There are now many organizations and reform groups which are actively working to persuade the Holy Father to look at how the priesthood is actually lived out the Roman Catholic Church, worldwide. The Holy Spirit lives, breathes and works within the "institution" of what we call "church," but is currently at work, "outside the established norms" as well.
The Church is more than just an ecclesial institution or governing body - it is a community of people… educated, adult people, who do not need to be treated as if their level of understanding of God is at a fourth-grade level. Authenticity is not determined by the demand for blind obedience from those in power, but by how that power is put to use. Throughout the Gospels, Jesus used His Power to heal, to reconcile, to bring together and to build up. And He always allowed people to question, to think for themselves and to seek answers.
I am a loyal Catholic and I love the Church. I do not always agree with our Church's practices and policies, but I obey and adhere to them. This is part of what membership entails. But I am also a concerned Catholic. It is troubling to hear that the decline in vocations has steadily increased. It is troubling to see that there are more than twenty million "displaced" Roman Catholics in the U.S. today (that number represents the second largest "religious denomination" in this country). It is troubling to see 65 parishes close in the Archdiocese of Boston, knowing that they could be staffed tomorrow by married priests, along with their wives - and that they would probably do it without a salary.

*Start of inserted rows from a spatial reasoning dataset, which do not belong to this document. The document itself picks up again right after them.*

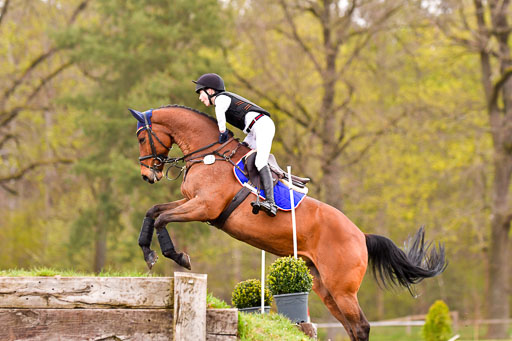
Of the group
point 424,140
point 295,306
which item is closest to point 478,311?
point 424,140

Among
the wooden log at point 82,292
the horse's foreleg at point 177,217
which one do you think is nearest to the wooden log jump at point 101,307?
the wooden log at point 82,292

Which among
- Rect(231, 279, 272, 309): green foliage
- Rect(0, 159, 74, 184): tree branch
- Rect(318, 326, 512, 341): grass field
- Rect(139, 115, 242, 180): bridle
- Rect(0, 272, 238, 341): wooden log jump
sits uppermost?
Rect(0, 159, 74, 184): tree branch

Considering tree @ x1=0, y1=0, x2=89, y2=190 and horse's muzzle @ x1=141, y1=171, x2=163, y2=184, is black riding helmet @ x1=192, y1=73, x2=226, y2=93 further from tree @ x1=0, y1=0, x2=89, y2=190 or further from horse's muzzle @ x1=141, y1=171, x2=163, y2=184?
tree @ x1=0, y1=0, x2=89, y2=190

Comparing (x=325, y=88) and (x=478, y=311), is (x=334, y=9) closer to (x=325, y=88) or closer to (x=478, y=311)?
(x=325, y=88)

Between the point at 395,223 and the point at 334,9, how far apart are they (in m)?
11.3

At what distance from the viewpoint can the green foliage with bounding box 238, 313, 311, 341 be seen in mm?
4949

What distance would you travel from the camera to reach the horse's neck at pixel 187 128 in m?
6.36

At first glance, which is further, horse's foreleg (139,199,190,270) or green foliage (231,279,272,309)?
green foliage (231,279,272,309)

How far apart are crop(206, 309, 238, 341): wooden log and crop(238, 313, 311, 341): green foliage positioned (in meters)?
0.12

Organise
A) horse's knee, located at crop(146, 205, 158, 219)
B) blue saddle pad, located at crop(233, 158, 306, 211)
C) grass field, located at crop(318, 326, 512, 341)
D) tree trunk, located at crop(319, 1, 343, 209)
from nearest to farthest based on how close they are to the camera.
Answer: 1. horse's knee, located at crop(146, 205, 158, 219)
2. blue saddle pad, located at crop(233, 158, 306, 211)
3. tree trunk, located at crop(319, 1, 343, 209)
4. grass field, located at crop(318, 326, 512, 341)

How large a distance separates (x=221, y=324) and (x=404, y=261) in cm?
283

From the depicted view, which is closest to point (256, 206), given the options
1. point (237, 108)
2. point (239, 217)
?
point (239, 217)

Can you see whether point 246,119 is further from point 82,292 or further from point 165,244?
point 82,292

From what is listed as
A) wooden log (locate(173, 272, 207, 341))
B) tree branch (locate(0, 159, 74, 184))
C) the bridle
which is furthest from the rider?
tree branch (locate(0, 159, 74, 184))
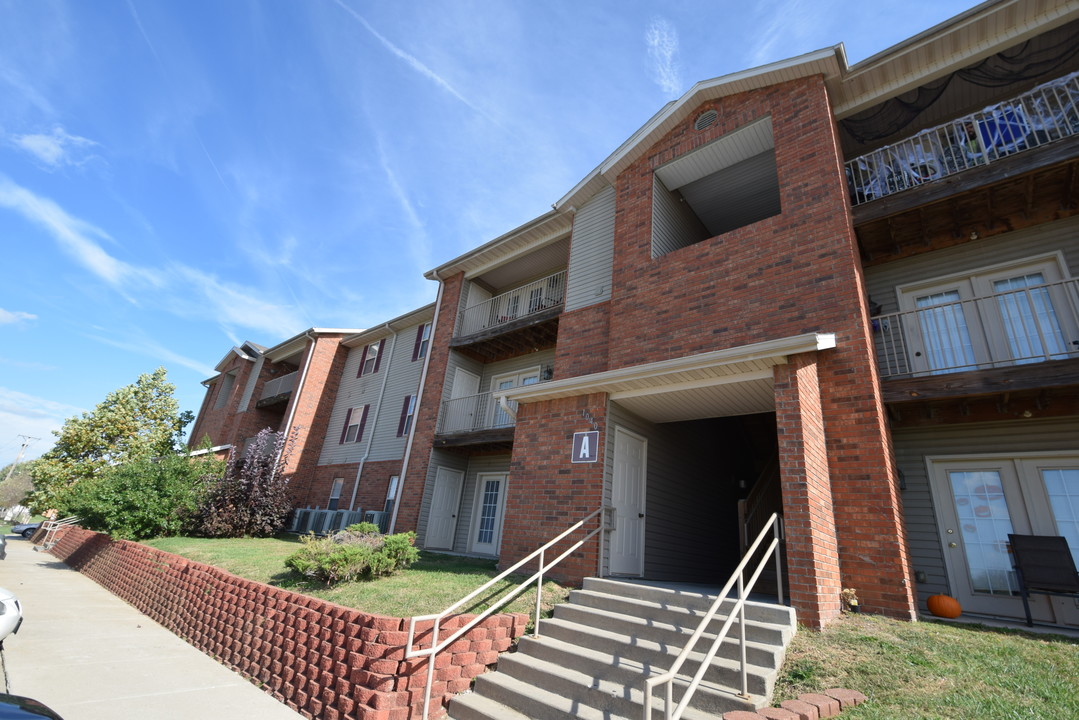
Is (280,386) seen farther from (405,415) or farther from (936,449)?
(936,449)

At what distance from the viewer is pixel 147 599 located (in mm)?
Answer: 10273

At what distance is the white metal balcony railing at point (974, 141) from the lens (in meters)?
7.74

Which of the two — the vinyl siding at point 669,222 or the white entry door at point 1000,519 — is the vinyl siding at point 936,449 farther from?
the vinyl siding at point 669,222

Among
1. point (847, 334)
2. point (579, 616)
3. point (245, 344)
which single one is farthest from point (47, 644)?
point (245, 344)

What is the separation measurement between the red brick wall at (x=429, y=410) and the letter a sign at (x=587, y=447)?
273 inches

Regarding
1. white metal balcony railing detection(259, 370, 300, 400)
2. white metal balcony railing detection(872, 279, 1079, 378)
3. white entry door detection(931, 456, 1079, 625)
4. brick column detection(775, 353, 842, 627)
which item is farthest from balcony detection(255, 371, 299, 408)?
white entry door detection(931, 456, 1079, 625)

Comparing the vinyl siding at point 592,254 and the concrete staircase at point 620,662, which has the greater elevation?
the vinyl siding at point 592,254

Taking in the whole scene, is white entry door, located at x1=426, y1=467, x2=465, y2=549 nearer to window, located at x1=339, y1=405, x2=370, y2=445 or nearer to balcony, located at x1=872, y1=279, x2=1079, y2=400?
window, located at x1=339, y1=405, x2=370, y2=445

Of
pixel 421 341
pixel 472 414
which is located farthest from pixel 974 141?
pixel 421 341

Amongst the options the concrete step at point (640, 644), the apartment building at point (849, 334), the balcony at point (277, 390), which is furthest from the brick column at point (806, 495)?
the balcony at point (277, 390)

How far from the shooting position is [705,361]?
6.84m

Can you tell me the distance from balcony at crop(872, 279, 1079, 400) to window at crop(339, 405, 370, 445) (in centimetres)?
1628

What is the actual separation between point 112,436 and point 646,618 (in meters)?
31.8

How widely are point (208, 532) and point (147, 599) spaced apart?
209 inches
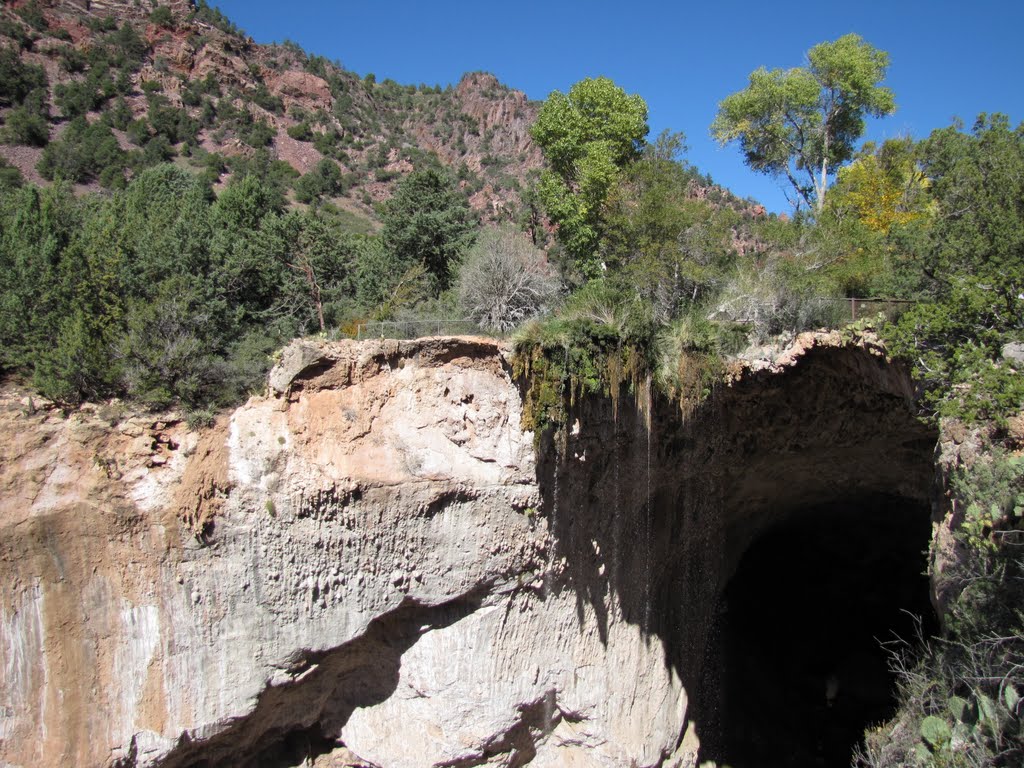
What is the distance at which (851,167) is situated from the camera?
1927 cm

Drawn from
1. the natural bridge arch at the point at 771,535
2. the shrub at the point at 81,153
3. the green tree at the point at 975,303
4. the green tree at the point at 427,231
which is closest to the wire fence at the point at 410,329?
the natural bridge arch at the point at 771,535

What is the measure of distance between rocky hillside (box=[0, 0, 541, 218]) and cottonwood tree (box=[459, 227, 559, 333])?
510 inches

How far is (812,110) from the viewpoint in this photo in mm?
19312

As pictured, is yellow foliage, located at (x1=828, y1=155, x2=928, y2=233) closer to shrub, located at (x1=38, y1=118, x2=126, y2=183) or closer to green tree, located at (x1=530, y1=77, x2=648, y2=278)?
green tree, located at (x1=530, y1=77, x2=648, y2=278)

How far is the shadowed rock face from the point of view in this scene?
8.08 meters

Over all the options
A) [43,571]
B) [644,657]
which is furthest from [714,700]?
[43,571]

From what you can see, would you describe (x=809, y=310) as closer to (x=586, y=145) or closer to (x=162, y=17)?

And it is troubling to know that all discussions concerning the structure of clerical priesthood, optional celibacy and women's ordination are not to be tolerated.
I cannot imagine a future of not being able to celebrate the Eucharist as often as I do now. The mere idea of this is more than disturbing - it is catastrophic. We are community only by gathering together, listening to the Word, preparing the table and the meal, praying the Church's prayer, Breaking the Bread, sharing that meal together and going out to live as Jesus did - as bread for the world.
The issue to be faced is not what we are to do in the face of crisis, but why a crisis exists in the first place. Celibacy is not the real issue here; the real problem lies in our understanding of what priesthood and ministry is all about. Jesus took seventy-two of his followers and sent them out to "spread the Word." These were ordinary people and He put no demands on them. He just told them to go out and serve. And they did.
The Church needs to take a new look at the people and ministries within its community, with the needs of the People of God and the universal mission of the Church as the starting point for any discussion. To the extent that each person attempts to live out the spirit of the Gospels, is the extent to which his or her life-style enriches the church's basic mission in the world.
And finally: the day after the "Celibacy" special aired, we celebrated the Feast of Sts. Peter and Paul. Interesting concept here... Peter, the bedrock of the Church, symbol of tradition and unity; Paul, the apostle to the Gentiles, innovator and defender of "Gentile rights." Peter, married with a family and Paul, celibate.
Somehow this all seemed to work back then.